August, with its packed weeks of festival racing, brought in £5,215.65.
And across the first 7 days of October, the app has already put another £1,346.20 back into my account.
Right now, as autumn sets in, the app is showing no sign whatsoever of slowing down.
Over the next few minutes I'll show you how this came about, and why it keeps working when every other approach you've tried has fallen apart.
Then I'll show you how to start copying every bet I place from tomorrow morning.
First, though, I want to explain why so many decent judges of a horse never see a regular profit.
Most punters reading this page aren't losing because they lack knowledge, and I want to be plain about that from the outset.
You know your racing, and you probably know it better than most of your friends do.
You understand the form, and you've paid good money over the years for advice that promised the earth.
I spent 15 years working inside an insurance company, and the people who made money there thought about risk in a way most punters never do.
An underwriter never asks whether one particular house will burn down this winter.
He applies one fixed method to thousands of policies, and he lets the numbers settle out over the year.
The average punter does the reverse, staking everything on one opinion about one race and judging himself by whether that horse wins.
When it loses, he tears up his method and starts again with a new one the following week.
When it wins, he grows bolder and starts backing horses in races he hasn't studied at all.
Neither habit can ever add up to a regular profit, however much racing knowledge sits behind it.

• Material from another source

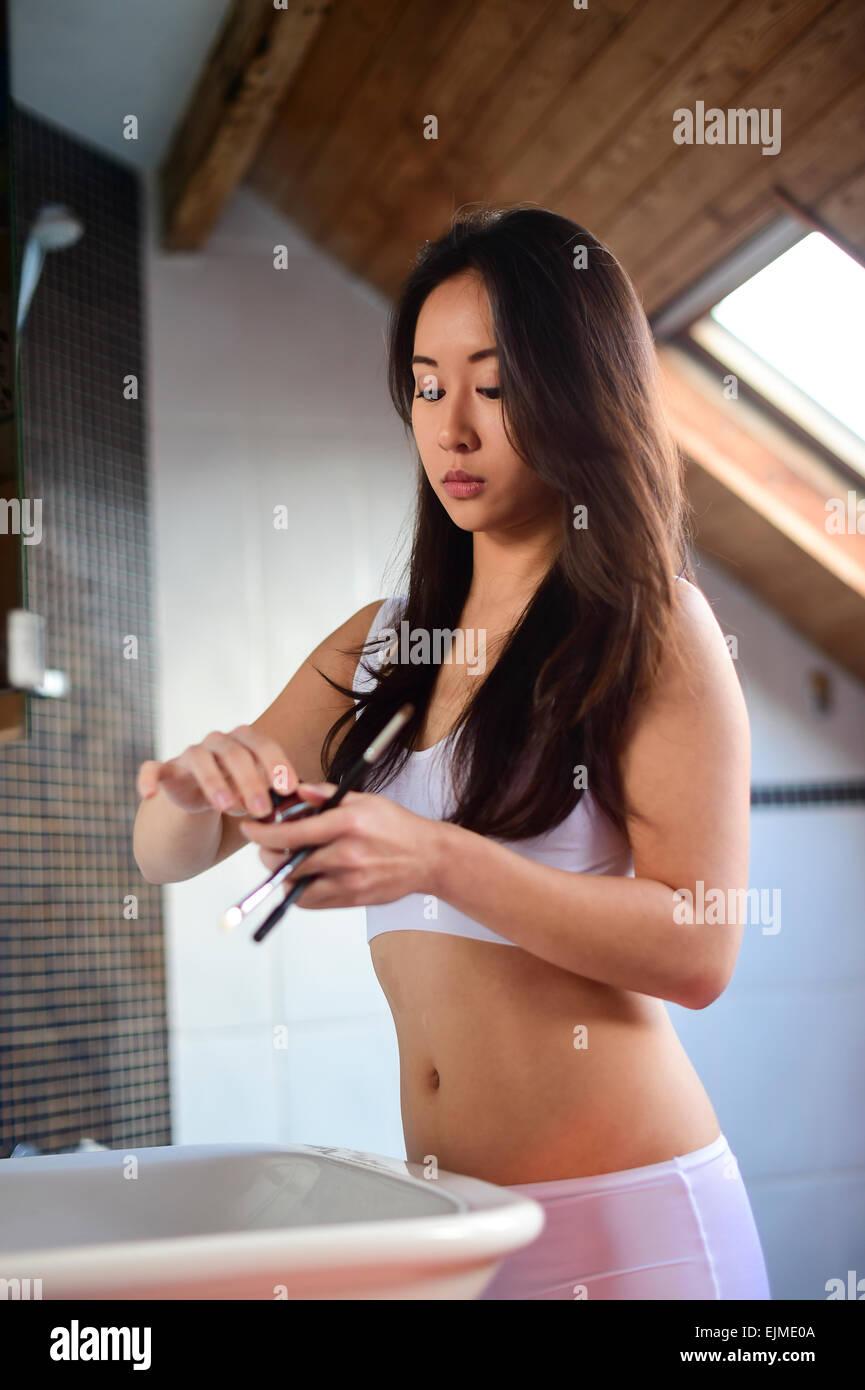 Women white and men asian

There's a second problem, and it comes down to sheer volume.
Every race run in Britain and Ireland goes into the public record, from the big Saturday handicaps to a Monday evening seller at Southwell.
Each runner drags years of history behind it, covering every trip it has tried and every rider who has ever sat on its back.
Most punters glance at the last 3 runs on a race card and form a view in a couple of minutes.
That's the plain reality of betting on horses today, and no amount of system-hopping is going to shift it an inch.
Everyone, the bookmakers included, leans on the obvious clues, the fashionable trainer and the in-form jockey and the yard with a tidy record at the track.
The runner nobody is talking about, the one whose chance is hidden in a mix of less obvious numbers, slips straight past them.
These are the races where a horse is much better suited to the day's conditions than anyone has noticed.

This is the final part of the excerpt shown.